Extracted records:
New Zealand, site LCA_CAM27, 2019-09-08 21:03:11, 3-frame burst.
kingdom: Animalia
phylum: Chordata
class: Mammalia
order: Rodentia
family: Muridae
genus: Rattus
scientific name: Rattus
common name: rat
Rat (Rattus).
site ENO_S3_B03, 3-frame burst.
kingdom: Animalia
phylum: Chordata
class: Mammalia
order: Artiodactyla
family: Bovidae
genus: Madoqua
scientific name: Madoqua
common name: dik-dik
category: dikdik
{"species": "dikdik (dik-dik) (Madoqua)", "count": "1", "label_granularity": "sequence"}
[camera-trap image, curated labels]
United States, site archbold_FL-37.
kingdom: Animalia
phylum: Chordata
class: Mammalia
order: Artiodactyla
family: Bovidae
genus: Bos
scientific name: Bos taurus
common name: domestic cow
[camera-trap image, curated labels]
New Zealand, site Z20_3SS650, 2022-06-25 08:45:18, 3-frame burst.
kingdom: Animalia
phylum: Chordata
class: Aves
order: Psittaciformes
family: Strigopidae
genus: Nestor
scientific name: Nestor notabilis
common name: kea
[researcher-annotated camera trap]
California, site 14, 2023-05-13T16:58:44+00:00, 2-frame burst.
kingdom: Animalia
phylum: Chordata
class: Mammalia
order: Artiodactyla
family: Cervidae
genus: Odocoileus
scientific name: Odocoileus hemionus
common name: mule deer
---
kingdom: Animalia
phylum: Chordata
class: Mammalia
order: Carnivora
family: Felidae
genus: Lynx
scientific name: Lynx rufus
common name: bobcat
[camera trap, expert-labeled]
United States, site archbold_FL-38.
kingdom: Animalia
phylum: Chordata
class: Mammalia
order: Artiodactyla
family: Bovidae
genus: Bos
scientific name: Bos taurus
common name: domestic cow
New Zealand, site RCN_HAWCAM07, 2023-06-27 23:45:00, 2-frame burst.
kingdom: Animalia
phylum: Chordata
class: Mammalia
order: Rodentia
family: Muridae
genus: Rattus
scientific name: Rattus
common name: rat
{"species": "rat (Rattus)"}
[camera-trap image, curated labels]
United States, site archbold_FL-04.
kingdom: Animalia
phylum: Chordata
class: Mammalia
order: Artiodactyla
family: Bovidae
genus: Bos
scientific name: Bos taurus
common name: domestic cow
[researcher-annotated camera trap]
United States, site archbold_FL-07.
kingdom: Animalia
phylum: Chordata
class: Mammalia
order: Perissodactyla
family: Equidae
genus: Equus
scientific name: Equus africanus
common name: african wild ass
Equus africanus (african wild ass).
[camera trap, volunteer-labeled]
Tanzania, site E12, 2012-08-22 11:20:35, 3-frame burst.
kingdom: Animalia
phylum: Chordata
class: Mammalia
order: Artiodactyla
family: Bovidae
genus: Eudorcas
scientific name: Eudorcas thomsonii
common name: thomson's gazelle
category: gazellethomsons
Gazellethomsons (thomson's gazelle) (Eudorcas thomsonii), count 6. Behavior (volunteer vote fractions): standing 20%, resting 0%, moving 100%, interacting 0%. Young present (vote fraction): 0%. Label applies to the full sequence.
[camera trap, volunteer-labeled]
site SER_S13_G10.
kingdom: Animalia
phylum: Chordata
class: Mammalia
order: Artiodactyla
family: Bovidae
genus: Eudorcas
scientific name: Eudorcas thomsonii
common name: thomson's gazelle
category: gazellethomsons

Exercise aim: Repeat each entry word for word.

Exercise output:
New Zealand, site LCA_CAM27, 2019-09-08 21:03:11, 3-frame burst.
kingdom: Animalia
phylum: Chordata
class: Mammalia
order: Rodentia
family: Muridae
genus: Rattus
scientific name: Rattus
common name: rat
Rat (Rattus).
site ENO_S3_B03, 3-frame burst.
kingdom: Animalia
phylum: Chordata
class: Mammalia
order: Artiodactyla
family: Bovidae
genus: Madoqua
scientific name: Madoqua
common name: dik-dik
category: dikdik
{"species": "dikdik (dik-dik) (Madoqua)", "count": "1", "label_granularity": "sequence"}
[camera-trap image, curated labels]
United States, site archbold_FL-37.
kingdom: Animalia
phylum: Chordata
class: Mammalia
order: Artiodactyla
family: Bovidae
genus: Bos
scientific name: Bos taurus
common name: domestic cow
[camera-trap image, curated labels]
New Zealand, site Z20_3SS650, 2022-06-25 08:45:18, 3-frame burst.
kingdom: Animalia
phylum: Chordata
class: Aves
order: Psittaciformes
family: Strigopidae
genus: Nestor
scientific name: Nestor notabilis
common name: kea
[researcher-annotated camera trap]
California, site 14, 2023-05-13T16:58:44+00:00, 2-frame burst.
kingdom: Animalia
phylum: Chordata
class: Mammalia
order: Artiodactyla
family: Cervidae
genus: Odocoileus
scientific name: Odocoileus hemionus
common name: mule deer
---
kingdom: Animalia
phylum: Chordata
class: Mammalia
order: Carnivora
family: Felidae
genus: Lynx
scientific name: Lynx rufus
common name: bobcat
[camera trap, expert-labeled]
United States, site archbold_FL-38.
kingdom: Animalia
phylum: Chordata
class: Mammalia
order: Artiodactyla
family: Bovidae
genus: Bos
scientific name: Bos taurus
common name: domestic cow
New Zealand, site RCN_HAWCAM07, 2023-06-27 23:45:00, 2-frame burst.
kingdom: Animalia
phylum: Chordata
class: Mammalia
order: Rodentia
family: Muridae
genus: Rattus
scientific name: Rattus
common name: rat
{"species": "rat (Rattus)"}
[camera-trap image, curated labels]
United States, site archbold_FL-04.
kingdom: Animalia
phylum: Chordata
class: Mammalia
order: Artiodactyla
family: Bovidae
genus: Bos
scientific name: Bos taurus
common name: domestic cow
[researcher-annotated camera trap]
United States, site archbold_FL-07.
kingdom: Animalia
phylum: Chordata
class: Mammalia
order: Perissodactyla
family: Equidae
genus: Equus
scientific name: Equus africanus
common name: african wild ass
Equus africanus (african wild ass).
[camera trap, volunteer-labeled]
Tanzania, site E12, 2012-08-22 11:20:35, 3-frame burst.
kingdom: Animalia
phylum: Chordata
class: Mammalia
order: Artiodactyla
family: Bovidae
genus: Eudorcas
scientific name: Eudorcas thomsonii
common name: thomson's gazelle
category: gazellethomsons
Gazellethomsons (thomson's gazelle) (Eudorcas thomsonii), count 6. Behavior (volunteer vote fractions): standing 20%, resting 0%, moving 100%, interacting 0%. Young present (vote fraction): 0%. Label applies to the full sequence.
[camera trap, volunteer-labeled]
site SER_S13_G10.
kingdom: Animalia
phylum: Chordata
class: Mammalia
order: Artiodactyla
family: Bovidae
genus: Eudorcas
scientific name: Eudorcas thomsonii
common name: thomson's gazelle
category: gazellethomsons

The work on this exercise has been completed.